Federal Supreme Court: Can a foreign company use a .de-domain?

In the case laid before the Federal Supreme Court (Bundesgerichtshof; BGH) the court primarily had to decide about the liability of the administrative contact of the domain dlg.de. However, in the obiter dictum, the court also held under which circumstances a foreign company is entitled to use a .de-domain.In general, the company – the same applies for any individual – first to register a domain can use this domain. Problems arise, if the domain name also is the name or company sign of an individual or a company and this individual/ company wants to use the domain for his/her own interest.

According to German law, the company/ individual bearing a name also is entitled to use this name as domain name and thus is entitled to register and use the respecitve domain. Exceptions are made, when two individuals/ companies bear the same. Then – according to the so called principles of the bearers of the same name (Recht der Gleichnamigen) – the rule “first come, first served” applies, meaning that whoever registered the domain first also is entitled to use the domain.

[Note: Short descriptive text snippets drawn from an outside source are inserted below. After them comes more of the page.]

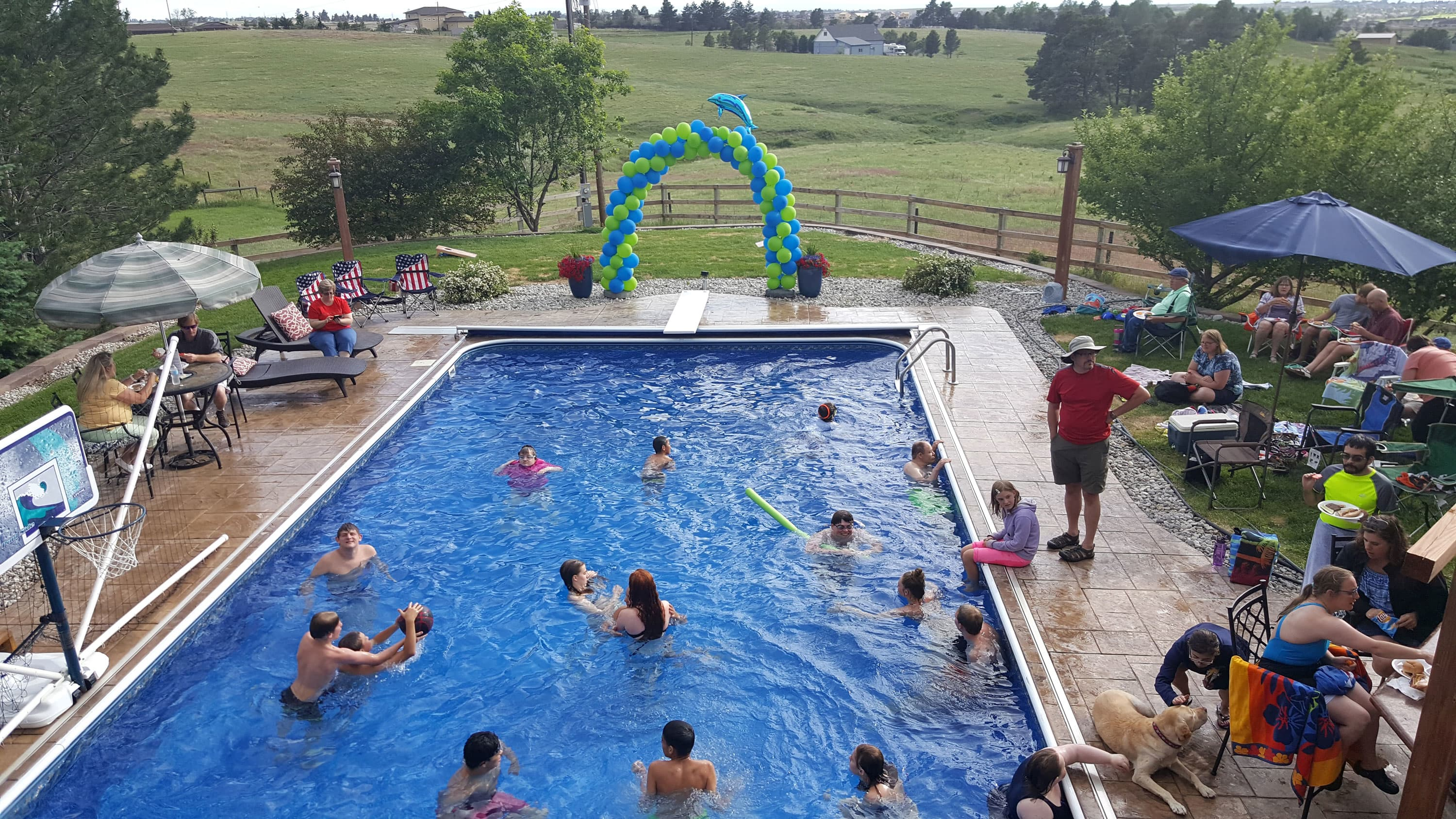 Rent out your pool and swim in profits? Check your insurance before diving in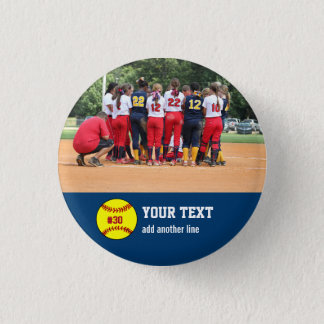 Custom Softball Team or Player Photo Name Number 3 Cm Round Badge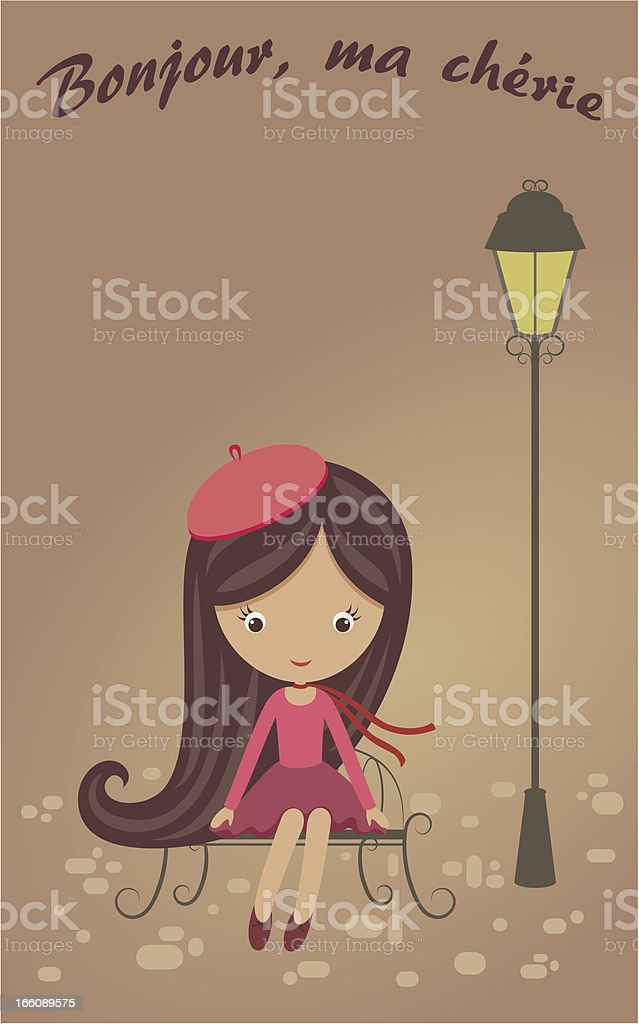 French girl sitting on a bench royalty-free stock vector art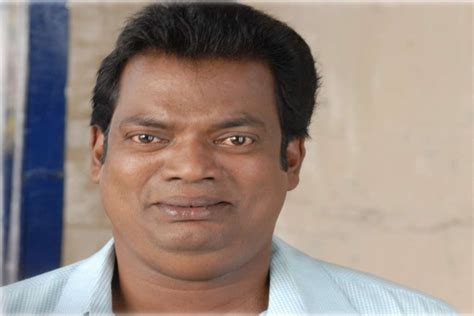 salim kumar proves again that a national award winning actor needn t be bright the news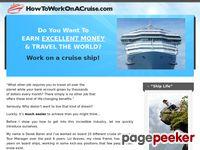 Home - HowToWorkOnACruise.com :: HowToWorkOnACruise.com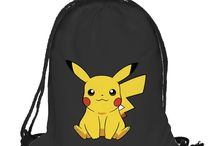 Pokemon Bags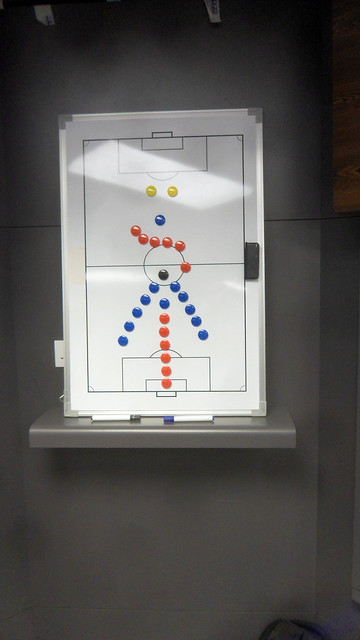 Tactics whiteboard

In the obiter dictum to the the case laid before the Federal Supreme Court (decision of December 13th 2012 – I ZR 150/11) the court now held, that the principles of the bearer of the same name also apply to foreign companies either, if their name or company sign is protected under German, or their name or company sign is protected under foreign law. In both cases, the foreign company is – without exception – entitled to use a generic top level domain such as .com, .org or .net. However, if the company’s name or sign is only protected according to foreign law (but not under German law), the company is only entitled to use a .de domain, if it can claim a legitimate interest in using this domain. Such an interest can for example be claimed, if German-language content is provided under the .de-domain.

Regarding the liability of the administrative contact, the BGH held that administrative contacts can generally not be held responsible when registering a large amount of domains and one of these domains infringes upon a third party’s rights. For an administrative contact to be held responsible according to the principle of liability for interference (Störerhaftung) facts of to indicate the risk of infringing a third party’s right by registering a certain domain.